### Action item
Reproduce word for word the passage of the article on the Formosan clouded leopard below, beginning at the words "Specimen of the" and stopping after "go up a tree.".

### Excerpted passage
════

There has been a lot of talk about the potential for climate change to wipe out animal and plant species across the planet and that's certainly concerning.
But in some good news, it seems as though an animal that was thought to be extinct has been found alive.
The Formosan clouded leopard hasn't been seen in the wild since the 1980s and was officially declared extinct in 2013. Strangely though, a group of villagers in Taiwan have spotted the beast on two separate occasions.
Specimen of the animal in the National Taiwan Museum. Credit: SSR2000/Creative Commons
According to Taiwan News, 'several witnesses' claim to have seen the leopard in the country's southeast.
One person recalled seeing the animal climb a tree and scramble up a cliff to chase after goats, while another group described seeing one dart near their scooters and go up a tree.
Sure, you might think it'd be tough to accurately identify an animal when it's running all over the place, but these people seem pretty certain it's the long lost Formosan leopard.
The animal was declared extinct in 2013 after a 13-year long study aimed at finding it turned up nothing.

════

### Given information
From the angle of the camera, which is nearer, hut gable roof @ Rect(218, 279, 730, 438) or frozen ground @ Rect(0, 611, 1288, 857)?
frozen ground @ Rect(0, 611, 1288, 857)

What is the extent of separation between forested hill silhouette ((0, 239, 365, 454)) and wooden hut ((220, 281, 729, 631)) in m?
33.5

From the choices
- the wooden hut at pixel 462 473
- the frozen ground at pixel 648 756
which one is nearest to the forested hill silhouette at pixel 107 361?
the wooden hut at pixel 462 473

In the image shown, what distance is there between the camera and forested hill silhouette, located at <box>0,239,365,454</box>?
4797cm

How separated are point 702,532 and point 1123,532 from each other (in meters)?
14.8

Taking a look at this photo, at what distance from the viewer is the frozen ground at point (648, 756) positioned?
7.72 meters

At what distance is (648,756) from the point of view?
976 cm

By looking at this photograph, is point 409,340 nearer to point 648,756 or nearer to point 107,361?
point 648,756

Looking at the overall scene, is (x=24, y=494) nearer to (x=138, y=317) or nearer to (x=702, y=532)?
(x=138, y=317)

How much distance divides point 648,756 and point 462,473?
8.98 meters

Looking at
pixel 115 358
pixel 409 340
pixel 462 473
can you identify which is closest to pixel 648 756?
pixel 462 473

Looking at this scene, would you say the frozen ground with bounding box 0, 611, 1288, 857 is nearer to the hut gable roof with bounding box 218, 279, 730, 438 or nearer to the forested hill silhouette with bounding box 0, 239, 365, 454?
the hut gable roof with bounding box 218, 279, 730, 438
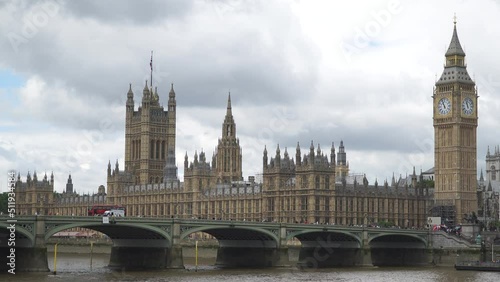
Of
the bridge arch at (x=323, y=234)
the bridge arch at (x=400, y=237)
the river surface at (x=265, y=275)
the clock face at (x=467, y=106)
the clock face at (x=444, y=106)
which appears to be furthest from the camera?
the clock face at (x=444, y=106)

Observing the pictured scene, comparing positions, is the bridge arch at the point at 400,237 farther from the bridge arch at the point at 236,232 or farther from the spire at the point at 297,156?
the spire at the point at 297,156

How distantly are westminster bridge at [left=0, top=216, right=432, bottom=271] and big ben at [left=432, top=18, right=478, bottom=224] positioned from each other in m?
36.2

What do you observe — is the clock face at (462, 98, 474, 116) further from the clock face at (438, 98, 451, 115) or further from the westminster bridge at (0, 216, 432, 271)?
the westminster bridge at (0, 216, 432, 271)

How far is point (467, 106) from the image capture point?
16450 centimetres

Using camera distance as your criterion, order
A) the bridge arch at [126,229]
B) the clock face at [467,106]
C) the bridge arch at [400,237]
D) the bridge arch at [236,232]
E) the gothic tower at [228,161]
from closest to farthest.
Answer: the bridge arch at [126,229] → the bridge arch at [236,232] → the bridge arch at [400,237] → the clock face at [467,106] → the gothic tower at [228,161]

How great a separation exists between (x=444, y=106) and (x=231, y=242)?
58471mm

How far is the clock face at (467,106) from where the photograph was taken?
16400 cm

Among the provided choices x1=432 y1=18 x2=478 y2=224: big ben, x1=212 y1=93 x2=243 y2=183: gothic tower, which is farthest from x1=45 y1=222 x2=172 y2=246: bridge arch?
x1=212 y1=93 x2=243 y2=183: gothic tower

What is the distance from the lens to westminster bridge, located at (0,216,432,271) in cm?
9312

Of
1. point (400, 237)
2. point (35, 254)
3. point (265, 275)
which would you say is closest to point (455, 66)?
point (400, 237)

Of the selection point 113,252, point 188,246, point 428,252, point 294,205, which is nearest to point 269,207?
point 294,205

════

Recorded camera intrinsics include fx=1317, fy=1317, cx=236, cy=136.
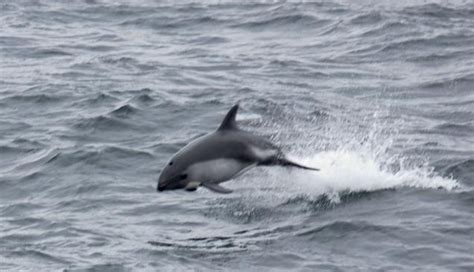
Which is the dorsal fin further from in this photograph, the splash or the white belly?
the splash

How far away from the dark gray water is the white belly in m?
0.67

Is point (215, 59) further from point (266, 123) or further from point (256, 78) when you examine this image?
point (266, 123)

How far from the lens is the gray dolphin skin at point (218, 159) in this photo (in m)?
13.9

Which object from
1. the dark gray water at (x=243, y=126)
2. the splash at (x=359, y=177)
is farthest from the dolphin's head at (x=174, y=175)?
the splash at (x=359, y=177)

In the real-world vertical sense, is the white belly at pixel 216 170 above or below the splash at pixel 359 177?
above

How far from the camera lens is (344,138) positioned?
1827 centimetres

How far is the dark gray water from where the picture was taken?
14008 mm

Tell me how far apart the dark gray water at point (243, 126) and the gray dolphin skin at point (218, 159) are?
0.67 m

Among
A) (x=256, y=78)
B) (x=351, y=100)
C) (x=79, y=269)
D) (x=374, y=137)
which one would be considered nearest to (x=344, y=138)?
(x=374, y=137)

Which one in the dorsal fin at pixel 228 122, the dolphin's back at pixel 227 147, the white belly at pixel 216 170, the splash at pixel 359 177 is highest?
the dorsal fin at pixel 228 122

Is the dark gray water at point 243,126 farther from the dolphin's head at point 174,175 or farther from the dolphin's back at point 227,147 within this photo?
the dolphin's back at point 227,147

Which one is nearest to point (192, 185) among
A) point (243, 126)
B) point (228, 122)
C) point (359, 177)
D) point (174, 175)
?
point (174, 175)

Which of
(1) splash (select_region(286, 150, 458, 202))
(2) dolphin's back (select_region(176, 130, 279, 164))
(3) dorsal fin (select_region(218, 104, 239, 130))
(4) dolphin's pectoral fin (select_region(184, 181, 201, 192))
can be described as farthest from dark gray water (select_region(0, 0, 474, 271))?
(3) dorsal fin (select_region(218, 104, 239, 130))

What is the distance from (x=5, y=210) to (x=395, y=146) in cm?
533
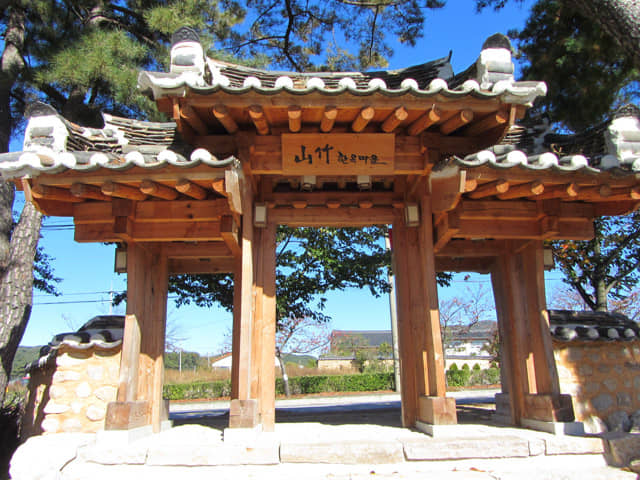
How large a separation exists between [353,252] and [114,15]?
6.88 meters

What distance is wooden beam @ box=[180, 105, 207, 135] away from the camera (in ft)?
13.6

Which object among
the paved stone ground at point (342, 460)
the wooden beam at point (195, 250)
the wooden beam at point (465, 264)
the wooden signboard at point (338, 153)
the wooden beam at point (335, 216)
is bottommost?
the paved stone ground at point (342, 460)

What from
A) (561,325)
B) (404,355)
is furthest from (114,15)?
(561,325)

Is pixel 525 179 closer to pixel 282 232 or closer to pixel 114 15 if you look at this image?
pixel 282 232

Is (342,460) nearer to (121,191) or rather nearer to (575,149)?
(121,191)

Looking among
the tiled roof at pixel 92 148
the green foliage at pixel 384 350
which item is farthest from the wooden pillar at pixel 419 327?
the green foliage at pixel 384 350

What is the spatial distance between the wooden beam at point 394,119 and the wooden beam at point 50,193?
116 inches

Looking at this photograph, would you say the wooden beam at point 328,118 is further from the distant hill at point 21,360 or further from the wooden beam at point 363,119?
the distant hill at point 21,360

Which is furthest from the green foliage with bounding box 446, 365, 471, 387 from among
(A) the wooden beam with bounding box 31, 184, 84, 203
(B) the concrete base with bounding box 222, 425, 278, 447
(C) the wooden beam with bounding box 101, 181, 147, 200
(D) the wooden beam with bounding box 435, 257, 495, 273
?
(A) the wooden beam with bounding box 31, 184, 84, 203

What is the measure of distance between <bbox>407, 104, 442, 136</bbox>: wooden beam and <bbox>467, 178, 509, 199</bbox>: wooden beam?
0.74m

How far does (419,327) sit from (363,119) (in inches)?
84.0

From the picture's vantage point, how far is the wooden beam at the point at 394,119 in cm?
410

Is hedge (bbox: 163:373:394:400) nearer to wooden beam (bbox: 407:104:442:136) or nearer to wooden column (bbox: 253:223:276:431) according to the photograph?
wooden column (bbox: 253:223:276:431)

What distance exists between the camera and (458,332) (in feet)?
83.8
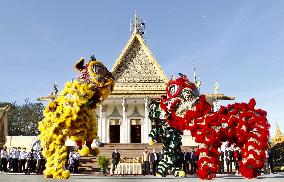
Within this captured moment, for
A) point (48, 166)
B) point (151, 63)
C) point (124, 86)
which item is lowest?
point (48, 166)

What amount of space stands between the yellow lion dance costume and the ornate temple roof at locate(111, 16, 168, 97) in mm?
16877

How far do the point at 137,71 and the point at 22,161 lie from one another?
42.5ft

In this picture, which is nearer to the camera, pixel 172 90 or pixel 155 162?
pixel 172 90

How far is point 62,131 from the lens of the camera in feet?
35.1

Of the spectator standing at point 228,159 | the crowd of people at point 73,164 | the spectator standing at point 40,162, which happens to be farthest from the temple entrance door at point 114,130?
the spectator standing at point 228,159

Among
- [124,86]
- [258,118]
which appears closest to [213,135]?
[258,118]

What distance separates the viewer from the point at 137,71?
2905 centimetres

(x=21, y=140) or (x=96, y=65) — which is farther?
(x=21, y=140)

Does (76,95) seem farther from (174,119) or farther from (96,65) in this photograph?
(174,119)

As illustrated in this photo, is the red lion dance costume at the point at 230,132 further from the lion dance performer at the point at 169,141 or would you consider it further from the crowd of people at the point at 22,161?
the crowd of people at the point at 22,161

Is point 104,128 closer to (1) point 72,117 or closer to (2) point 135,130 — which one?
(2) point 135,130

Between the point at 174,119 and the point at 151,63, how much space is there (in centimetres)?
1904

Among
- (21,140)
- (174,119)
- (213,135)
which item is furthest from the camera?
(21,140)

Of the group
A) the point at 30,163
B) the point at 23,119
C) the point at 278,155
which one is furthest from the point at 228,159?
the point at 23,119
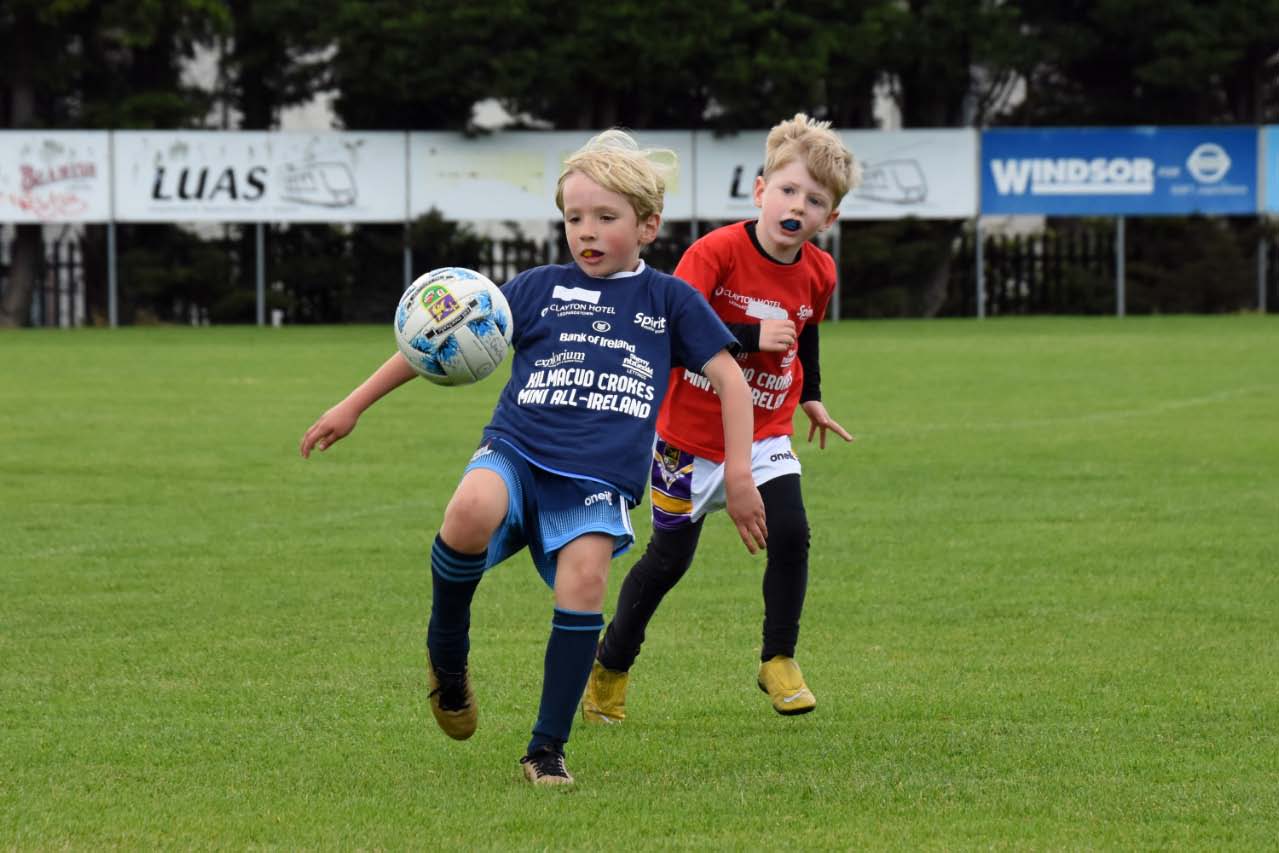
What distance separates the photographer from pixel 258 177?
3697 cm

════

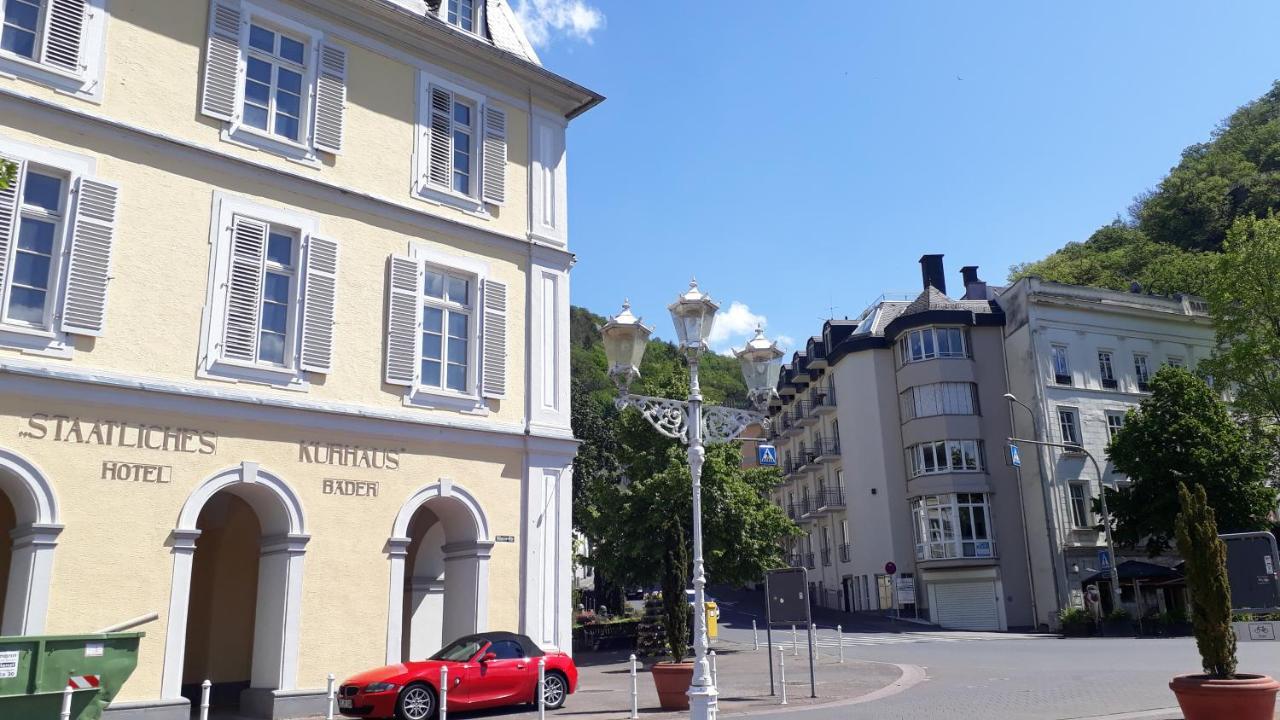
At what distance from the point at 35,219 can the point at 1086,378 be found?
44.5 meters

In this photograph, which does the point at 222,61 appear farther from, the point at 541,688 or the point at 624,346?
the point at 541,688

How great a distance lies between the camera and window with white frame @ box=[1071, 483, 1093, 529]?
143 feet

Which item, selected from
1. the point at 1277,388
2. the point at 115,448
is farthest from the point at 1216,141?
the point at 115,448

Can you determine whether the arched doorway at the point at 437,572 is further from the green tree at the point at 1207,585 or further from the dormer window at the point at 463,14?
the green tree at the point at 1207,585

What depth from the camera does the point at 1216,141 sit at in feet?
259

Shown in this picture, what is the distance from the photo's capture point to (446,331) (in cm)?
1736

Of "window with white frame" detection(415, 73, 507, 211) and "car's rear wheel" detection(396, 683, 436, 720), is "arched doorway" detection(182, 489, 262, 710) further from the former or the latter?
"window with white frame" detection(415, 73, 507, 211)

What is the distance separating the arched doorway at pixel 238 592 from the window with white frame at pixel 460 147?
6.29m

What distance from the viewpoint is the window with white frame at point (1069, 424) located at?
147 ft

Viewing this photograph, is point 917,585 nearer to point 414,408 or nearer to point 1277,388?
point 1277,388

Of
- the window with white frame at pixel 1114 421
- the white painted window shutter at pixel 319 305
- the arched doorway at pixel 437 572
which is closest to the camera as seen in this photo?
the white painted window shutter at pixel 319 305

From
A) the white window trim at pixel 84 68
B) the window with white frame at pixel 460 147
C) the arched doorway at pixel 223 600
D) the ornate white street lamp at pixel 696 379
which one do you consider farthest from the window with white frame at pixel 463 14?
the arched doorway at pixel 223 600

════

### Your solution
Specimen of the animal in the National Taiwan Museum. Credit: SSR2000/Creative Commons
According to Taiwan News, 'several witnesses' claim to have seen the leopard in the country's southeast.
One person recalled seeing the animal climb a tree and scramble up a cliff to chase after goats, while another group described seeing one dart near their scooters and go up a tree.